EXTRAIT DU DOCUMENT
⟨

Ces dispositions stratégiques furent inutiles et les jours se passèrent à en attendre l’effet. L’évêque de Tours ne paraissait nullement songer à prendre la fuite, et Bérulf se vit réduit à manœuvrer sous main pour l’y déterminer ou lui en suggérer l’idée. À force d’argent, il gagna quelques personnes de la connaissance intime de Grégoire, qui allèrent l’une après l’autre, avec un air de vive sympathie, lui parler du danger où il était et des craintes de tous ses amis. Probablement, dans ces insinuations perfides, le caractère du roi Hilperik ne fut pas ménagé ; et les noms d’Hérode et de Néron du siècle, que bien des gens lui appliquaient tout bas, furent prononcés impunément cette fois par les agens de trahison[2]. Rappelant à l’évêque les paroles de l’Écriture-Sainte : Fuyez de ville en ville devant vos persécuteurs, ils lui conseillèrent d’emporter secrètement les objets les plus précieux que possédait son église et de se retirer dans l’une des cités de l’Auvergne, pour y attendre de meilleurs jours. Mais soit qu’il soupçonnât les vrais motifs de cette étrange proposition, soit qu’un tel avis, même sincère, lui parût indigne d’être écouté, il resta impassible et déclara qu’il ne partirait point[3]. Ainsi, il n’y eut plus aucun moyen de s’assurer corporellement de cet homme auquel on n’osait toucher à moins qu’il ne se livrât lui-même ; et il fallut que le roi prît son parti d’attendre de l’accusé qu’il voulait poursuivre judiciairement, une comparution volontaire. Pour l’instruction de ce grand procès, des lettres de convocation furent adressées, comme dans la cause de Prætextatus, à tous les évêques de Neustrie. Il leur était enjoint de se trouver à

  1. Ponunt portis dolosè custodes, qui civitatem tueri adsimulantes, me utique custodirent. (Greg. Turon. Hist. lib. v, pag. 262.)
  2. Chilpericus, Nero nostri temporis et Herodes. (Ibid. lib. vi, pag. 290.)
  3. Mittunt etiam qui mihi consilium ministrarent, ut occultè adsumtis melioribus rebus ecclesiæ, Arvernum fuga secederem ; sed non adquievi. (Ibid., lib. v, pag. 263.)

⟩

EXTRAITS DES ITEMS
⟨

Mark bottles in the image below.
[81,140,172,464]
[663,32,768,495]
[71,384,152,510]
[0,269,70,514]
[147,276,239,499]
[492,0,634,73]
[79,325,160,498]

⟩

SÉRIE DE TÂCHES
a – Dans l'extrait du document, sans tenir compte des notes en latin, relevez tous les noms propres de personnes dans leur ordre d'apparition, chacun une seule fois.
b – Recopiez l'extrait du document de « 2. Chilpericus, Nero » à « (Ibid., lib. v, pag. 263.) ».

RÉPONSES AUX TÂCHES
a – Bérulf, Grégoire, Hilperik, Hérode, Néron, Prætextatus

b –
2. Chilpericus, Nero nostri temporis et Herodes. (Ibid. lib. vi, pag. 290.)
  3. Mittunt etiam qui mihi consilium ministrarent, ut occultè adsumtis melioribus rebus ecclesiæ, Arvernum fuga secederem ; sed non adquievi. (Ibid., lib. v, pag. 263.)